Activity list
- A) Decide whether each statement below agrees with the Entergy earnings remarks: (i) since the 2009 EEI financial conference, forward energy prices for 2011 and 2012 in New York and New England fell by more than 25%; (ii) forward energy sold for 2012 stands at 95%; (iii) Entergy's third-quarter earnings per share were the highest of any quarterly period in company history. Answer yes or no for each, quoting the deciding words of the remarks.
- B) In the Entergy earnings remarks, write out the stretch from "Despite these challenging" through "to our owners.".

Reading passage: Begin

Going forward, we remain committed to pursue greater prevention and earlier detection as part of the Exelon Entergy industry leading initiative on tritium. At the same time, we have upgraded our sampling process and our communications with stakeholders.
Turning to our recent price hedging activity, it's clear that the commodity markets for power and natural gas have been a tough hurdle for our non-utility business segment and will likely continue to prove challenging for the next couple of years. Forward energy prices for 2011 and 2012 in New York and New England declined by an average of 10% since the end of the second quarter and dropped by over 25% since the 2009 EEI financial conference. Consistent with past practice, we have been layering in hedges over the past year. Although, we have been more aggressive in accelerating this hedging activity based on our proprietary point of view of these markets. As a result, forward energy sold is now 95% in 2011 and 76% in 2012 at contract prices in the money by around $630 million for EWC's Nuclear portfolio.
Despite these challenging times and with the help of near record warm temperatures, Entergy's third quarter earnings per share were the highest of any quarterly period in company history. For the full year, we remain on track for a sixth consecutive year of delivering record operational earnings per share.
But we are now in a transitional period. On the one hand, we have an uncertain economic climate, challenging commodity markets and critical nuclear license renewal activities at EWC. On the other hand, there are numerous corporate development opportunities including the potential acquisitions identified in the recent long-term RFP process and alternative structures for the system agreement and transmission operations at the utility. We also continue to evaluate and consider available options at EWC to create and return value to our owners.
Many of you have asked if there will be a significant strategic announcement at EEI as has been the case at various times in the past. Given the fact that EEI is just about ten days away, I can tell you that we don't have any major events ripe for announcement at this time, but we will update you on our longer term outlook and discuss our strategies and opportunities in more detail.

Reading passage: End
Information supplied: Begin

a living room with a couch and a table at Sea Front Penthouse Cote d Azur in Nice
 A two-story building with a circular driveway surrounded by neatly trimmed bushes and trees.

Information supplied: End

Answer section
- A)
(i) Yes: "dropped by over 25% since the 2009 EEI financial conference"
(ii) No: "forward energy sold is now 95% in 2011 and 76% in 2012"
(iii) Yes: "Entergy's third quarter earnings per share were the highest of any quarterly period in company history"

- B)
Despite these challenging times and with the help of near record warm temperatures, Entergy's third quarter earnings per share were the highest of any quarterly period in company history. For the full year, we remain on track for a sixth consecutive year of delivering record operational earnings per share.
But we are now in a transitional period. On the one hand, we have an uncertain economic climate, challenging commodity markets and critical nuclear license renewal activities at EWC. On the other hand, there are numerous corporate development opportunities including the potential acquisitions identified in the recent long-term RFP process and alternative structures for the system agreement and transmission operations at the utility. We also continue to evaluate and consider available options at EWC to create and return value to our owners.